The final draft of a police citizen review board may leave advocates on both sides of the issue feeling like they have lost something.
The measure going to the Bloomington City Council for a vote Monday prevents people convicted of a felony from being a member of the panel looking at investigations of police conduct. Some advocates including D. Dontae Latson from YWCA McLean County had argued for inclusion at a previous council meeting.
"In our society when you objectify something, when you just turn it into a label, then it is very easy to discard. And that's what we are talking about. We are discarding the people that were here. And the reality is that none of us would be here but for the community. So it's not them, or those people, or felons. They are human beings," said Latson.
The draft also does not allow for police presence on the proposed Public Safety and Community Relations Board (PSCRB), something activists have strongly contended violates the idea of civilian review. Ky Ajayi of Black Lives Matter was one.

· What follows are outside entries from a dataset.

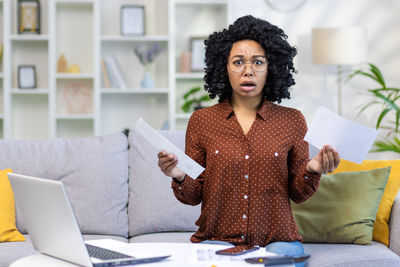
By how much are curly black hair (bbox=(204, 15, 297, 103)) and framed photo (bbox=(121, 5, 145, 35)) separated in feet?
8.35

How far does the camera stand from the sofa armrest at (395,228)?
2105 millimetres

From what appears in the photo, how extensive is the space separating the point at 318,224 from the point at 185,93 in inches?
93.9

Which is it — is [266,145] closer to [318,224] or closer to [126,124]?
[318,224]

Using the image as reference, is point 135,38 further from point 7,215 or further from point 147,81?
point 7,215

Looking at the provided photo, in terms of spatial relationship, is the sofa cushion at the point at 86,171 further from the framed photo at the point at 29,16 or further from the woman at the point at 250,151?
the framed photo at the point at 29,16

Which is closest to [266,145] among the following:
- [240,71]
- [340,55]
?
[240,71]

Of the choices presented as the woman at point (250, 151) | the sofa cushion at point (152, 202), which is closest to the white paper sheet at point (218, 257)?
the woman at point (250, 151)

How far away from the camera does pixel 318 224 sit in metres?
2.18

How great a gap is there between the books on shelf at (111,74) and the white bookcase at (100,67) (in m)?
0.06

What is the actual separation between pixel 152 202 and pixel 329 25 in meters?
2.76

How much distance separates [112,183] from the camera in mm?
2402

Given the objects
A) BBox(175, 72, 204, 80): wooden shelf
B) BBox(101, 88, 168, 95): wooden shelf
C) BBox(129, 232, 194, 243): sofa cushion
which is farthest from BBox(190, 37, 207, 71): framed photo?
BBox(129, 232, 194, 243): sofa cushion

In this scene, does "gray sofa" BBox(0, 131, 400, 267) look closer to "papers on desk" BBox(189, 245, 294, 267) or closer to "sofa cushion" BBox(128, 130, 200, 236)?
"sofa cushion" BBox(128, 130, 200, 236)

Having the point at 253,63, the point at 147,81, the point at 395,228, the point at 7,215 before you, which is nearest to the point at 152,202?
the point at 7,215
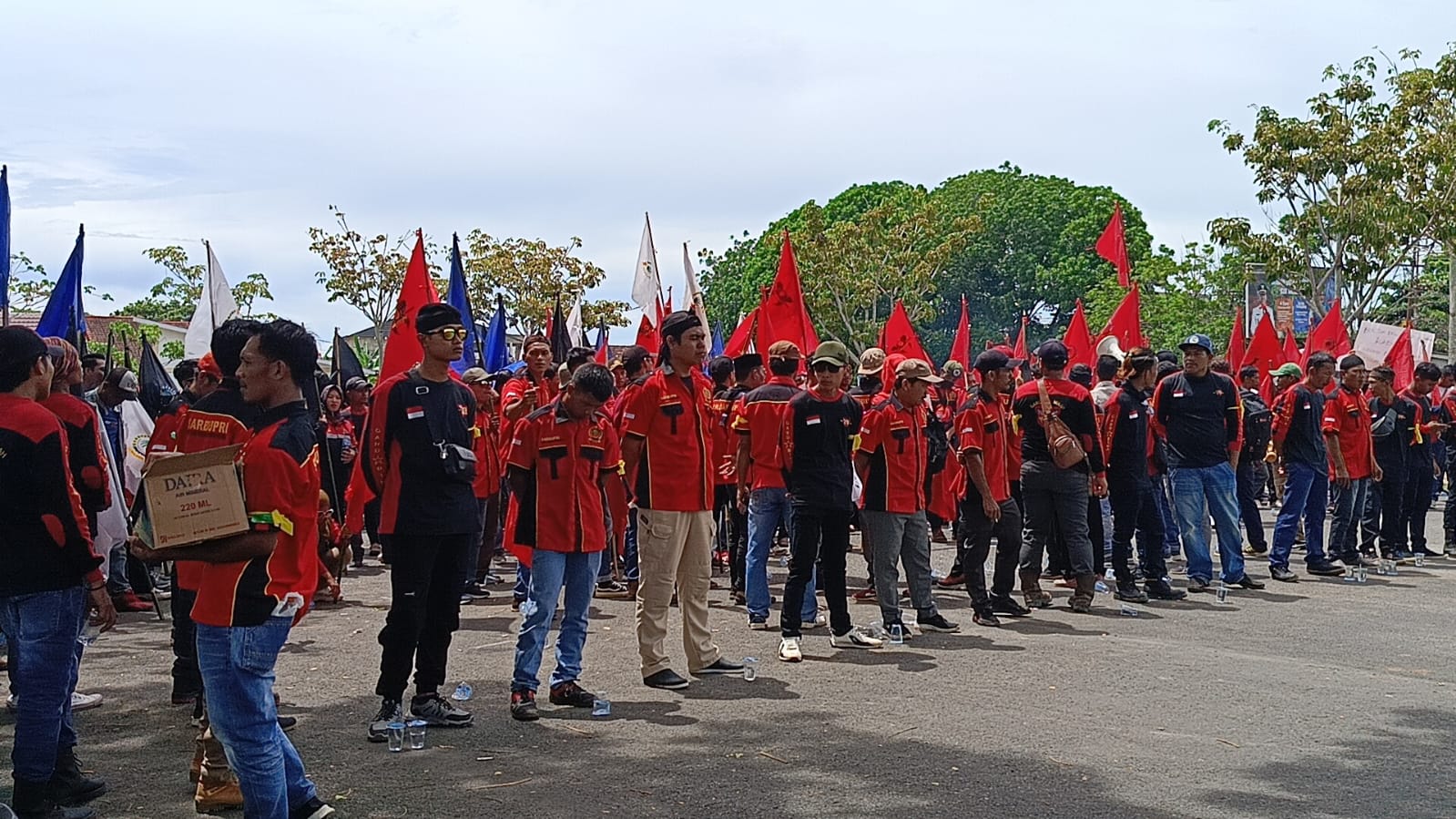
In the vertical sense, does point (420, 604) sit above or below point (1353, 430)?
below

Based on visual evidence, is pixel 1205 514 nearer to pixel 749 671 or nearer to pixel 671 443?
pixel 749 671

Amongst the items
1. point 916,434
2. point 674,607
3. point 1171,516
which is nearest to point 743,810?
→ point 916,434

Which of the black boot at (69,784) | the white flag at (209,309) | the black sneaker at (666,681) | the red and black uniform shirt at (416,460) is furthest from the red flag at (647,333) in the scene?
the black boot at (69,784)

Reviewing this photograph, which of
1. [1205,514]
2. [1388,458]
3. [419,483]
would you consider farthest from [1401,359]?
[419,483]

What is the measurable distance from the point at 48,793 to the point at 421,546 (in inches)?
72.8

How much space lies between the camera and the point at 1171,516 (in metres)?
14.2

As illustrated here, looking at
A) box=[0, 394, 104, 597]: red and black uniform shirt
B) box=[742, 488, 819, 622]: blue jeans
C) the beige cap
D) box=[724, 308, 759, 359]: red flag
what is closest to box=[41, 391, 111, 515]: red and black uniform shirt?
box=[0, 394, 104, 597]: red and black uniform shirt

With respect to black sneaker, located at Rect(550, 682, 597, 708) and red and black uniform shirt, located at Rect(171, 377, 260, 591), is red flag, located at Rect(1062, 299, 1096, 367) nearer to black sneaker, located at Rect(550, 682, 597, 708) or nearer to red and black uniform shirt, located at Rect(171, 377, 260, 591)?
black sneaker, located at Rect(550, 682, 597, 708)

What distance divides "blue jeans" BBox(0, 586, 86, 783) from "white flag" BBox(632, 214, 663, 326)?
12855 mm

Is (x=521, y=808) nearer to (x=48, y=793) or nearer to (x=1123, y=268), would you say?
(x=48, y=793)

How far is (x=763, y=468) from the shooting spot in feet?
32.5

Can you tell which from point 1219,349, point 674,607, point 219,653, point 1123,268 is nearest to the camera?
point 219,653

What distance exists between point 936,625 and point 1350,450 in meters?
5.86

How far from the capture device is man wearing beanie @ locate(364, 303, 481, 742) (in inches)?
258
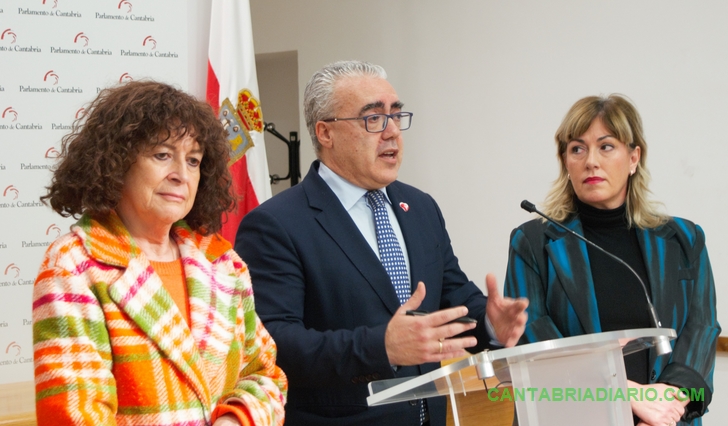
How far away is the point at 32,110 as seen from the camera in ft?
9.83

"It's not about where you go to get a piece of paper (to file a complaint) but whether the police investigate themselves. They don't trust what happens when they file," said Ajayi.
Regardless which way the vote goes Monday, all sides agree more needs to be done to improve police and community relations.
"Transparency is a difficult thing to pull off. It takes a lot of work," said retired ISU Professor Barbara Heyl at a recent council meeting.
Here's a summary of the Public Safety and Community Relations Board, as shared with aldermen in a pre-meeting report:
The ordinance being proposed for consideration establishes a Public Safety and Community Relations Board (“PSCRB” or “Board”), consisting of 7 members for the purpose of: (1) serving as a citizen advisory committee to the Chief of Police and the City Manager, providing different perspectives on police policy and training that improves police-community interactions; (2) educating the community on the avenues available to citizens to make formal and informal complaints, to assist the community and the police in clarifying and improving procedures related to complaints, and to assure that access to these policies and procedures are open and transparent; (3) adding a resident perspective to the evaluation of civilian complaints, including the timely, fair, and objective review of complaints; (4) identifying perceived deficiencies in police-community interactions that can result in improved interactions and shared understanding; and (5) providing fair treatment to and protect the rights of civilians and police officers.